Note, too, that deacons were appointed. Why? Because the church had found difficulty in caring for one another’s material needs. Read James 2. James asks, “What are you doing preaching the gospel to a man and trying to have a good relationship with him spiritually if he needs shoes and you do not give him shoes?” Here is another place where the awful Platonic element in the evangelical church has been so dominant and so deadly. It has been considered spiritual to give for missions, but not equally spiritual to give when my brother needs shoes. That is never found in the Word of God. Of course, the early church gave to missions; at times they gave money so Paul did not have to make tents. But Paul makes no distinction between collections for missions and collections for material needs, as if one were spiritual and the other not.
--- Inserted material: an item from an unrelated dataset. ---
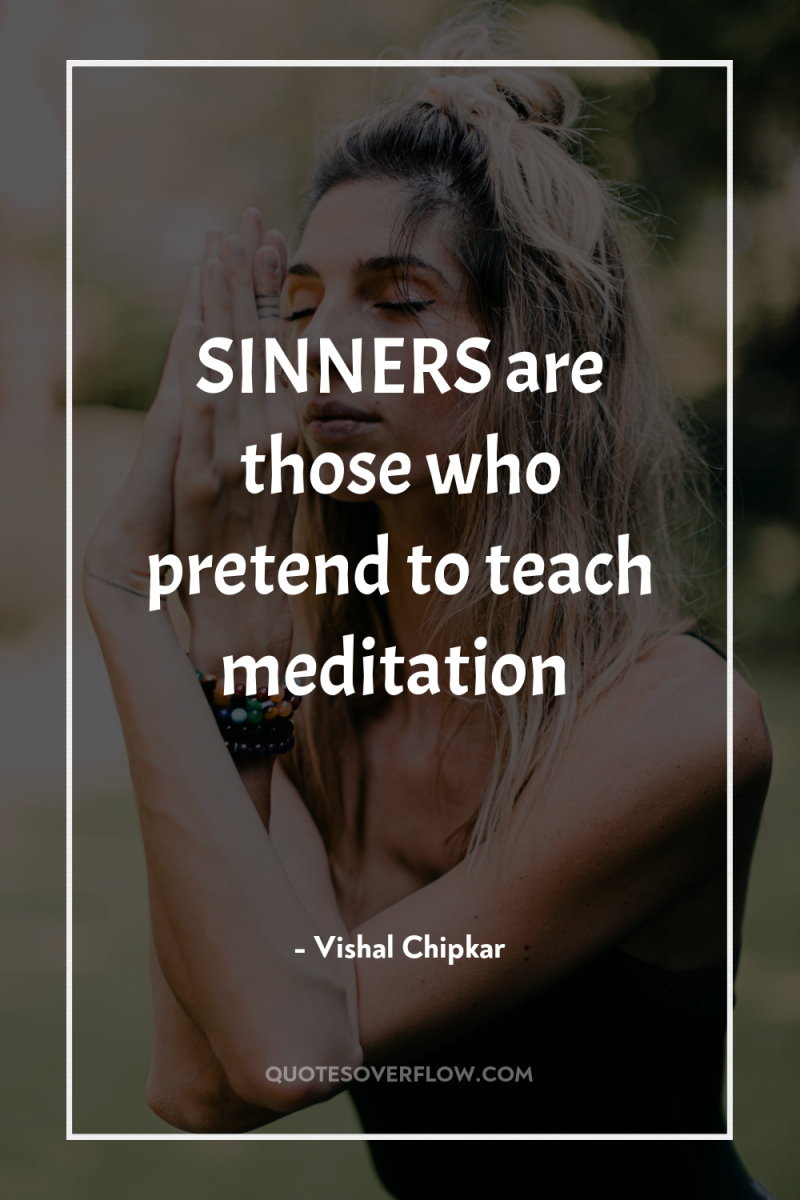 SINNERS are those who pretend to teach meditation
For the most part when Paul spoke of financial matters, he did so because there was a group of Christians somewhere who had a material need, and Paul then called upon other churches to help.

Moreover, it was not only in the local church that the Christians cared for each other’s needs; they did so at great distances.  The church of Macedonia, which was made up of Gentile Christians, when they heard that the Jewish Christians, the Jews whom they would previously have despised, had material need, took an offering and sent it with care hundreds of miles in order that the Jewish Christians might eat.

So, there must be two orthodoxies: the orthodoxy of doctrine and the orthodoxy of community. And both orthodoxies must be practiced down into the warp and the woof of life where the Lordship of the Lord Jesus touches every area of our life.